NZ prime minister Jacinda Ardern. Photo: Wikimedia

Around 49% of Chinese students currently remain outside the country due to the travel ban

On February 20, the government announced an extension of the travel ban which applies to any foreigners who have been present in, or transited through, mainland China 14 days prior to them departing for New Zealand.

“From our point of view it’s extremely serious”

Students from China make up the largest proportion of international students coming into the country (nearly 45%), with about 15,000 expected over the next month.

Education New Zealand confirmed around 49% of Chinese students currently remain outside the country due to the travel ban and Universities New Zealand has asked the government for an exemption for international students stuck in China.

According to one report, Waikato University is expecting about 800 new and returning students from China this year, but estimates at least 400 students are still in China.

However, while the Australian government is allowing some high school students from mainland China to enter the country on a case-by-case basis, NZ prime minister Jacinda Ardern said her government is still considering removing restrictions on Chinese students.

Director of Universities New Zealand, Chris Whelan, said the ban had disrupted the lives of the affected students and if it was not lifted the universities could lose about NZ$170 million in fees.

“From our point of view it’s extremely serious,” Whelan told RNZ.

“We’re currently discussing the idea of an exemption, so some students may be able to come to New Zealand.”

Ministry of Education of New Zealand deputy secretary of Sector Enablement and Support, Katrina Casey, said the government hasn’t ruled out granting the exemptions, which would go some way to helping lessen the impact on the $4.5 billion dollar international education industry.
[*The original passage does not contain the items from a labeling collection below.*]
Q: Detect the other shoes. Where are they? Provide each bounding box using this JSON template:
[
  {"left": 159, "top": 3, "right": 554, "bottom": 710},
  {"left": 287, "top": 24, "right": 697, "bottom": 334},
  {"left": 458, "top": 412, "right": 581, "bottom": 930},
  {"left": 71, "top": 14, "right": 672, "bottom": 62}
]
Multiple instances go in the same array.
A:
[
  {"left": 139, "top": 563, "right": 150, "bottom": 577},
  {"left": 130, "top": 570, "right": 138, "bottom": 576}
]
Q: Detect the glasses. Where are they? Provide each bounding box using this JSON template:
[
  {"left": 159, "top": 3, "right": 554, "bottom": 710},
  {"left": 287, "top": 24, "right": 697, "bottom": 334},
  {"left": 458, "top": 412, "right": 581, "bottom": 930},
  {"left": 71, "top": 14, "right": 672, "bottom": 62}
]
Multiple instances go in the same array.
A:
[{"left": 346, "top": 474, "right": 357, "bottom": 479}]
“International students are a valued part of our education system and of our community. New Zealand provides quality education to many thousands of international students each year, and we want this to continue,” she said.

“It is our understanding that the government’s response is under constant review. It is a fast-moving situation.”

Casey said the ministry is also working closely with educators to explore learning solutions that include resources and recordings of lectures through online platforms.

On February 24, prime minister Arden said officials were investigating whether tertiary students could be exempted from the ban.

“We would need to be satisfied that any health risk could be practically managed, with the education sector able to reassure us and the public that it has credible self-isolation and accommodation plans in place,” she said.

Asked if an exemption would be too difficult, Arden reportedly replied: “I don’t want to say that yet. We are really properly teasing it out. We owe it to the sector to do that.”

“We would need to be satisfied that any health risk could be practically managed”

New Zealand Immigration department has introduced measures to support student visa holders, reassuring them they will be honoured.

Student visa holders with a “first entry before date” will have their visa conditions automatically amended to allow them to travel for the duration of their visa. The reissued eVisa will be provided free of charge.

Meanwhile, a group of educators and students from across the country have created a heart-warming video to let Chinese students know that they are welcome.

The clip entitled “Wuhan, New Zealand is waiting for you” features interviews and images from Auckland, Waikato, northern region, Christchurch and other cities in New Zealand.